The first step in writing such software is to capture the raw signals. You write a program to capture the on/off pulses from the 433MHz receiver module. Here is an example:
Trace for a remote control "on" signal from handset number 0x31337, page 1 button 1 (click to enlarge)
Having captured a few traces of this sort, it becomes clear that (1) the same code is always sent by the same button on the same remote, and (2) the signal is divided into four basic parts:
  1. Preamble (the same for all remotes),
  2. Remote identifier ("unique" code for each remote),
  3. Command (e.g. on/off),
  4. Button identifier.
The entire code may be represented as a 32-bit number. The preamble is 4 bits, the identifier is 20 bits, the command is 4 bits, and the button identifier is 4 bits. A high bit (logic 1) is sent by:
  1. transmitting a signal for 220 microseconds,
  2. a space for 1330 microseconds,
  3. a signal for 220 microseconds,
  4. a space for 320 microseconds.
A low bit (logic 0) bit is sent by swapping steps (2) and (4), so the short space comes before the long space.

There are two subtleties. Firstly, the first bit of the preamble follows a "start" bit (220 microseconds high) and a "start" space (2700 microseconds). Secondly, the gap between the end of one code and the start of the next should be 10270 microseconds. It seems to be important to send each code more than once. (The receiver apparently waits for two or more matching codes before taking action.)

Generally, a microcontroller is a great platform for any embedded system application requiring precise timing, and the business of sending and receiving Home Easy codes certainly requires this.
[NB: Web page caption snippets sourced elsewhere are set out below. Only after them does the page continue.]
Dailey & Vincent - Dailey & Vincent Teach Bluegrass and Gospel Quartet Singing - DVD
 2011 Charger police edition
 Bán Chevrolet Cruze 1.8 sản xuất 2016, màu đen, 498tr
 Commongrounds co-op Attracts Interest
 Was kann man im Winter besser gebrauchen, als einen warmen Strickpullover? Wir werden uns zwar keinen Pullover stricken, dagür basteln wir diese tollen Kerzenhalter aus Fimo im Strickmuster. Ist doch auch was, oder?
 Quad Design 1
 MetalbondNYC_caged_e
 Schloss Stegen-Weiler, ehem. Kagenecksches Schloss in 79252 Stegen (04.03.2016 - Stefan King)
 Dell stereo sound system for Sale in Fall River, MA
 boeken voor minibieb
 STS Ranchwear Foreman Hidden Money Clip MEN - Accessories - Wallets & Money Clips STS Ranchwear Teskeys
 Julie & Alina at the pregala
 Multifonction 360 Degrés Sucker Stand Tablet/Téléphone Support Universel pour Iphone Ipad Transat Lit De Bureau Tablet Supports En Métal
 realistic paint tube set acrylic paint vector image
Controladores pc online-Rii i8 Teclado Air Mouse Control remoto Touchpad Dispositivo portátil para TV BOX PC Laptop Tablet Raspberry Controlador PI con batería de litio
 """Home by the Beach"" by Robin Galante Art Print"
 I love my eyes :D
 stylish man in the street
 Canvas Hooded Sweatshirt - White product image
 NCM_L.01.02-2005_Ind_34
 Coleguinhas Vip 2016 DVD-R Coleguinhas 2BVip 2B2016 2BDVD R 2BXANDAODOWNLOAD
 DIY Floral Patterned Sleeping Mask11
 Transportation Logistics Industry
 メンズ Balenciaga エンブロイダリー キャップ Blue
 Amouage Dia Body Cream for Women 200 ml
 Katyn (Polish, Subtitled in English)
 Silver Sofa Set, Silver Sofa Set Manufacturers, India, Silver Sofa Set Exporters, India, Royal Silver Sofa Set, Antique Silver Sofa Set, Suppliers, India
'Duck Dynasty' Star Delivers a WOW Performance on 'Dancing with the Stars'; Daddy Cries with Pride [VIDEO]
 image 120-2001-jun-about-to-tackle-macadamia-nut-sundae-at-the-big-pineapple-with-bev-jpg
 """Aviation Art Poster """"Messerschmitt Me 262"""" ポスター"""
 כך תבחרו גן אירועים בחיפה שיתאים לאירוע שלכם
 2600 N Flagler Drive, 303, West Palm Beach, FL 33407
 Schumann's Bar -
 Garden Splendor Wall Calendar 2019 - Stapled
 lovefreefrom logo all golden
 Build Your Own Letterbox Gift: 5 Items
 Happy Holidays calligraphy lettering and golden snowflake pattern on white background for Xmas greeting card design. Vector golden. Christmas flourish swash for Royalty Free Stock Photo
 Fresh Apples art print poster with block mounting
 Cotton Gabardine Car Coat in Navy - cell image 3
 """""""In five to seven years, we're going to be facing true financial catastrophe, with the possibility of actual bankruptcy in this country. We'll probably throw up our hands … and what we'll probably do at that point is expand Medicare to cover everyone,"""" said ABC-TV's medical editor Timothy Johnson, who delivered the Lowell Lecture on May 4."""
There is some tolerance for imprecision, but not much. The pulses must have timing similar to that shown above. Too long or too short, and the message will not get through.

In other words, it's real-time! And it's a great example of the (trivial) solution to many problems in real-time computing, namely "use a microcontroller".

My Arduino program (here) makes use of the "micros()" library function to sample a microsecond-resolution clock. It uses this clock to determine when to change the state of an output pin in order to send a specific 32-bit Home Easy code. Using this, I was able to (1) discover the remote identifiers for all the remotes in my house, and (2) control any of my Home Easy sockets from my PC.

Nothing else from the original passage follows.